I am a poor man, so I am doing what I can with my budget. Substitute foods = beef, chicken, fish when I feel like cooking it. Maybe some Ramen noodles too, I gotta rep the college life! Also, on days of workouts, supplementing Creatine and Whey protein, and maybe glutamine.

Not counting the shake days, this should equate to 4,410 calories a day. 219 grams of protein.

How's this sound?

blazini
09-14-2003, 06:13 PM
I'd recalculate the calorie count. Meals like those don't add up to 4,400.

Re-think your diet bro. It's lightweight, but I understand your financial situation.
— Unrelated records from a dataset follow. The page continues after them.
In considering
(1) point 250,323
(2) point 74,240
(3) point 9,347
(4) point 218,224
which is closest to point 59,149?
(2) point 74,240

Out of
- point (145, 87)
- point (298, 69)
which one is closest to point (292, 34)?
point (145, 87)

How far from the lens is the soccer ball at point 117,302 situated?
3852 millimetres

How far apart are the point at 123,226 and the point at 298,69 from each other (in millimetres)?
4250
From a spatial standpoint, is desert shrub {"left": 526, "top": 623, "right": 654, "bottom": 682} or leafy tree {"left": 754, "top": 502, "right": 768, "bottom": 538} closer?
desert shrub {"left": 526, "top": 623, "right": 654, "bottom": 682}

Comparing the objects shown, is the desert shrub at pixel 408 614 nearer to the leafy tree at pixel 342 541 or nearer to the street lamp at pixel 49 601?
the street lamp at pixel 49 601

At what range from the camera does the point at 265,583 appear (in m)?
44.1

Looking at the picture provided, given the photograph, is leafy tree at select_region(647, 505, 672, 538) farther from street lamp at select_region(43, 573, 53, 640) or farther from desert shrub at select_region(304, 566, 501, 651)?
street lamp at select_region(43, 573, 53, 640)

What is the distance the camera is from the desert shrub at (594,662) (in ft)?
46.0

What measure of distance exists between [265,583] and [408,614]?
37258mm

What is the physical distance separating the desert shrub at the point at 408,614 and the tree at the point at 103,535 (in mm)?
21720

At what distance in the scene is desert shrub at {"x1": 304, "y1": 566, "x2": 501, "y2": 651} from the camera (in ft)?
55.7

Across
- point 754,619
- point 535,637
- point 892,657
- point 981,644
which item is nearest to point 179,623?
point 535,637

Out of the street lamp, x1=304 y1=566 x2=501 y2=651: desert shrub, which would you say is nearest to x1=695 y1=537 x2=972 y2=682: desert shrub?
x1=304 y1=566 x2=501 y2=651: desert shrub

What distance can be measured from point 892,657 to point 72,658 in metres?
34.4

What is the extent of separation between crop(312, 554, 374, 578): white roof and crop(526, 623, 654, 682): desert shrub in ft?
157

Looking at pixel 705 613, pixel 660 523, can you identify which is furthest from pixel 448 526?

Ditch the protein shake and invest in a weight gainer. Not only does it have whey protein, but it consists of calories that would help you out during a bulk.

snow
09-14-2003, 06:51 PM
What do you mean it's lightweight, it definitely adds up? I thought that was all good, and healthy food to put on some lean mass. And I've tried Weightgainer, and it really didn't do much but make me near puke when I drank it. Plus, who needs weightgainer when you're getting the calories you need through good tasting food?

AstronautJones
09-14-2003, 08:16 PM
Check out Narcissus' journal. That boy knows how to bulk.

bradley
09-15-2003, 02:30 AM
Originally posted by snow
Not counting the shake days, this should equate to 4,410 calories a day. 219 grams of protein.


Approximately how many cals were you taking in before beginning your current bulking diet? I would not just increase cals to 4,400 and I would recommend slowly increasing cals over the course of a few weeks, until you are gaining ~.51lb. per week. There is no need to just jump into a high calorie bulking diet, which could lead to excess fat gain.

The food choices look pretty good, although I would try to include some omega-3 fats in there somewhere along the way, and carbs and protein post workout. You might could try some cleaner foods for meal 4, but it is not essential by any means.:)

snow
09-15-2003, 10:05 AM
Well bradley, my average calorie count was at 3,800 before I moved out to my new house. However, I wasn't really putting weight on. Since then, everything has been hectic, but now that I've finally settled in and have some money, I can get serious again. And pardon the stupidity, but what foods have omega3? And what are some good carbs or protein sources for post-workout? Thanks !

Dedicated
09-15-2003, 10:14 AM
Salmon is good for omega 3, but rather expensive compared to mackerel. I had some mackerel yesterday and it's not so bad and very inexpensive. You can buy it canned it's great. Also nuts are a good source, just don't go overboard, nuts can add up quick they are super calorie dense. So Salmon, Nuts, and Mackerel are all I can really think of. This is why it might be a good idea to buy some EFA's, like fish oil caps and take those also.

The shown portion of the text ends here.